Separating content and form also supports two professions: (web) developers being best in handling and collecting content and (web) designers being best in creating functioning, usable and appealing web pages. Every profession can concentrate on what they can do best and co-operate in a superior user/learning experience.

In Moodle (web) developers need to deliver for both professions with very different success.

Is there any reason that CMSs and Moodle have different visualisation needs?

What I don't understand is your approach to declare information delivered with CMS systems is different in their presentation needs from information delivered by Moodle?

As you may see from my forum example above also forums and quizzes etc. never should be fixed in their visual form. You always need to see the context. And in my example the design needs to follow function and is not a candy visual effect.

The fixed form Moodle approach in the opposite is contra productive because it reduces the "positive impact on the educational experience" by reducing the impression of one closed discussion. Do you get the point?

And an important fact is, that no programmer ever will be able to create a page which fits every context. As you mentioned CMS developers solve this task by offering templates.

§ **Exercise 1**
Repeat the portion of the Moodle design post starting at "Separating content and" and ending at "different visualisation needs?".
§ **Exercise 2**
Write the next part of the post about page design in Moodle and CMSs, picking up after its final sentence.

§ **Available data**
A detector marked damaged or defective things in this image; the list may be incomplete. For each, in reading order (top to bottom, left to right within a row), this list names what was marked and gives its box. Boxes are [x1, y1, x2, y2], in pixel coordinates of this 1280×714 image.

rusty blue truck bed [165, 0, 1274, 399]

§ **Final result 1**
Separating content and form also supports two professions: (web) developers being best in handling and collecting content and (web) designers being best in creating functioning, usable and appealing web pages. Every profession can concentrate on what they can do best and co-operate in a superior user/learning experience.

In Moodle (web) developers need to deliver for both professions with very different success.

Is there any reason that CMSs and Moodle have different visualisation needs?

§ **Final result 2**
About templates

When I talk about templates I don't talk about template systems like for example "Smarty". I talk about XHTML include files with <?php echo $variable ?> and <?php foreach($group as $element) : ?> statements to place content within the page XHTML.

Figure out the following scenario:

  • In Moodle content is collected into an associative array

  • Import variables into the current symbol table from this array with "extract()"

  • Include the XHTML template saved as a separate template file "templates/forum-thread-view.inc.php"

  • "Echo" the variables in the symbol table within the XHTML page structure

  • Flush the complete page to the browser

Designers write templates to realise the needed look and feel

How may this work?

  • Moodle collects all template files in an array "$templates" (as a lookup table) during the setup process in "setup.php". Like Moodle collects the several CSS files now it can search the relevant places and build the table.

  • Every template has a unique name like "forum-thread-view.inc.php", "sideblock-list.inc.php" or "header-home-inc.php" etc. Template files are placed within "templates" directories within the blocks, modules etc. directories.

  • Designers can copy the template files they need to change into the "templates" directory in the "themes" directory and modify/rewrite them as needed.

  • Moodle reads the "templates" in the theme directory last and therefore overwrites the existing "template" entries from core in the lookup table with the new "template" link with an identical name.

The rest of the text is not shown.